A chuckle of bitterness slipped through his lips. “Don’t worry,” he assured her, “I’m not here to stop the wedding.”
“Then why are you here?” she asked.
“I work for a security firm now,” he said. “The Payne Protection Agency. Penny hired me to make sure nothing stops this wedding from happening.” Actually, he suspected just the opposite—that she had imagined some romantic reunion between him and Megan. Since she was a wedding planner, she probably believed in romance and happy endings and all that stuff Gage had given up on nearly a year ago.
There would be no happy ending for him.
* * *
Like she had so many times before, Penny tugged the dress over Nikki’s head and zipped her into it. “Thank you, honey, for helping me out.”
Nikki grimaced. Like she had a choice...
Like anyone could say no to Penny Payne. Even Gage Huxton hadn’t been able to, and he could have come up with more excuses than Nikki had.
Her small hands gripping Nikki’s shoulders, Penny spun her around to face her. “You look beautiful.”
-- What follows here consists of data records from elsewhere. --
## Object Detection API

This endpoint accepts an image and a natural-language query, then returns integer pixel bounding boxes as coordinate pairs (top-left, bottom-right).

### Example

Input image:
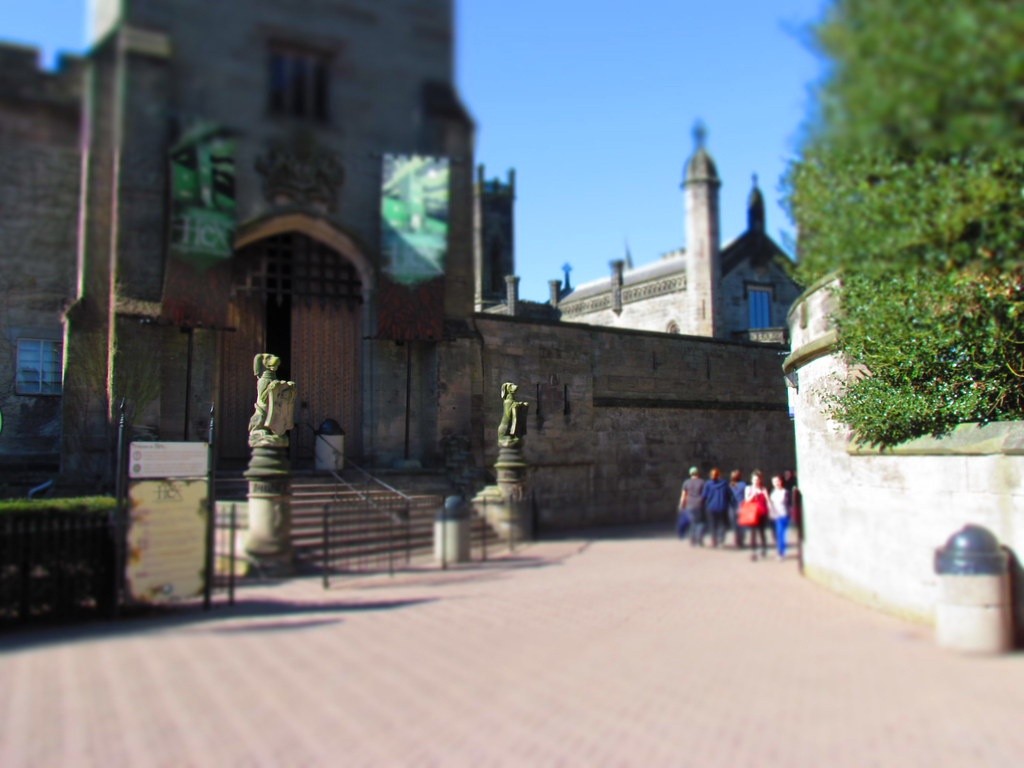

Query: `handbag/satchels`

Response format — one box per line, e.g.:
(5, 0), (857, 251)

(675, 512), (690, 539)
(737, 493), (769, 527)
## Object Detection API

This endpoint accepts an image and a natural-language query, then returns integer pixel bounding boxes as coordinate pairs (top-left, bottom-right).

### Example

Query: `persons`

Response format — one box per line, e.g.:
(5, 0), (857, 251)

(676, 466), (797, 562)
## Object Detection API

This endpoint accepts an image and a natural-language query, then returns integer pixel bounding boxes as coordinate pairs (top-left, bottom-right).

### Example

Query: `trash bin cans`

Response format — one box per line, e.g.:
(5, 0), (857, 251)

(312, 418), (346, 475)
(934, 524), (1013, 655)
(433, 495), (472, 564)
After having three boys, Penny must have been very happy to finally have a girl so she could dress her up like a doll. But having three brothers, Nikki hadn’t wanted anything to do with dresses or dolls. She’d wanted to play the sports her brothers had played. She’d wanted to wrestle and fight. She couldn’t do that in the dresses Mom had constantly tried to zip her into then—or now.
“Mom...”
Penny’s palm cupped her cheek. “I know you don’t want to be, but you are beautiful.”
Her face flushed, but she couldn’t deny that she was beautiful—not without insulting her mother. She looked exactly like Penny.
“I want to be taken seriously,” she said. And that was hard when she looked like the doll her mother treated her like she was. She was petite and delicate looking with big heavily lashed eyes. And now her mother had zipped her into a blue satin dress so she looked like a curly auburn–haired Barbie doll.
“I want you to be happy,” Penny said.
“I am,” Nikki insisted.
But her mother just gave her a pitying smile. Penny didn’t think it was possible for Nikki to be happy unless she was all in love like her brothers were. Her brothers had been lucky to find their perfect mates. Nikki didn’t think there was anyone out there who would be perfect for her.
She’d once thought another man had been perfect—her father. Of course she only had a child’s memories of him, since he’d died when she was nine, so she’d idealized him. When she’d learned that he had cheated on her mother, Nikki had been more upset than Penny had been. Her mother had been able to forgive him. Nikki couldn’t.
Nor could she trust any other man.
“Well,” Nikki amended her statement, “I’m not happy to be here.”
“I appreciate your helping out,” Penny said.
“What happened?” Nikki asked. “Why did a bridesmaid get tossed out of the wedding party? Did she sleep with the groom?” And the stupid bride had forgiven him but disowned her friend?
Penny shook her head. “The matron of honor. She’s sick. Either food poisoning or...”
“Or? Regular poisoning?”
Penny laughed. “You’re hopeless. You’d rather think of the worst than the obvious.”
To Nikki, the worst was the most obvious. “What is the obvious?”
“She’s pregnant.”
Nikki groaned. Fortunately, she wasn’t as fertile as the women she knew, like her sisters-in-law and apparently the sick matron of honor. Of course she’d have to actually be involved with someone to have the possibility of becoming pregnant. And she wasn’t going to risk that again. She’d had boyfriends, even a fun fling or two. But despite what her mother thought, she didn’t need a husband or a family.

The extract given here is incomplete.